2. Surgical management


a. Midface/maxillary hypoplasia


(1) Leforte I osteotomy corrects malocclusion due to underdevelopment of the maxilla. It involves separating the maxilla and the palate from the skull above the roots of the upper teeth through an intraoral incision, which is made horizontally across the nasal floor, anterior maxilla, and through the pterygomaxilllary junction. The maxilla is mobilized downward, advanced and stabilized with titanium screws and plates using bone grafts to fill in the spaces to insure healing and union across the bone cuts. The bone graft is frequently harvested from the iliac crest but may be harvested from the chin or lower jaw if a mandibular sagittal split osteotomy is performed at the same time.

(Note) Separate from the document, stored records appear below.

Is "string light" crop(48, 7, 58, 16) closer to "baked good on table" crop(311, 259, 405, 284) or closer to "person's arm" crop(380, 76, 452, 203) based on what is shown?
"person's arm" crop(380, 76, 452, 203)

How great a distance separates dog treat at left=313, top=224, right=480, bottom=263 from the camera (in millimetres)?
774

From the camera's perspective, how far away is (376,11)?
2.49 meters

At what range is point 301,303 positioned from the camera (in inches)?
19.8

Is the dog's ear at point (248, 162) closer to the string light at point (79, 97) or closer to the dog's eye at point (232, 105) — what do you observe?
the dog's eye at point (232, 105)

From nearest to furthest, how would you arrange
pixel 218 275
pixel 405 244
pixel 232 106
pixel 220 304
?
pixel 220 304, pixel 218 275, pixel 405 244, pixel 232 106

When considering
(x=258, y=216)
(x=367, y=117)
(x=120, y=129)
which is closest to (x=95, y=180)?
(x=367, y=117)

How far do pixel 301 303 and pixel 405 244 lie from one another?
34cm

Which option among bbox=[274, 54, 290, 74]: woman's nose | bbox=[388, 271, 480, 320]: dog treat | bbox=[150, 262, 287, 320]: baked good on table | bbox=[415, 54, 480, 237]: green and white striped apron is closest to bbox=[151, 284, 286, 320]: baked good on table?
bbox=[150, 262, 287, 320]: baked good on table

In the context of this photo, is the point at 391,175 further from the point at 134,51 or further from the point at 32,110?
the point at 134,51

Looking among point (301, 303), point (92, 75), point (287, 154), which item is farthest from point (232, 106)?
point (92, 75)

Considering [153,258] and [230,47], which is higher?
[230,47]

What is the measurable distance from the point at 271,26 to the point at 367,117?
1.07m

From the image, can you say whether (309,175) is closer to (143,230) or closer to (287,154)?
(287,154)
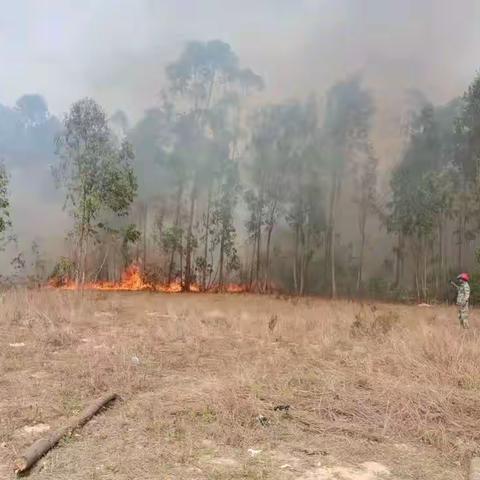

(2) Leforte II osteotomy is used to advance the lower maxilla and entire nose forward. It is a much more involved operation than the Leforte I, as it takes longer and incurs more significant blood loss. It involves a bicoronal scalp incision combined with an intraoral incision. The osteotomy involves mobilization and advancement of the lower maxilla via osteotomies across the nasal bridge, bilaterally down the nasal bridge and through the inferior orbital rim, across the maxilla to the pterygomaxillary junction. Rigid internal fixation devices are used and defects are filled in with bone grafts.


(3) Leforte III osteotomy is used for complete underdevelopment of the midface involving the upper jaw, nose and cheek bones (as seen in Apert and Crouzon syndromes). It involves dysjunction of the entire midface and advancement of the nose, maxilla, and orbits through a bicoronal scalp incision and various osteotomies to free and advance the entire facial block. Bone grafts are used to fill in the spaces and rigid internal fixation is utilized.
   Midface dysjunction, advancement, and reconstruction procedures with osteotomies can be performed simultaneously or in stages. Timing is usually not until the child is 4 or 5 years old or later but may be delayed until adolescence to allow for eruption of permanent dentation.


b. Mandibular hypoplasia. Surgical interventions depend on the severity of patency of the patient’s airway. Most infants are treated with conservative measures such as prone positioning, especially during feeding. Infants who have continued severe apnea often require surgical intervention, which traditionally consists of a tongue lip adhesion or tracheostomy. In most centers, these techniques have given way to early mandibular distraction osteogenesis.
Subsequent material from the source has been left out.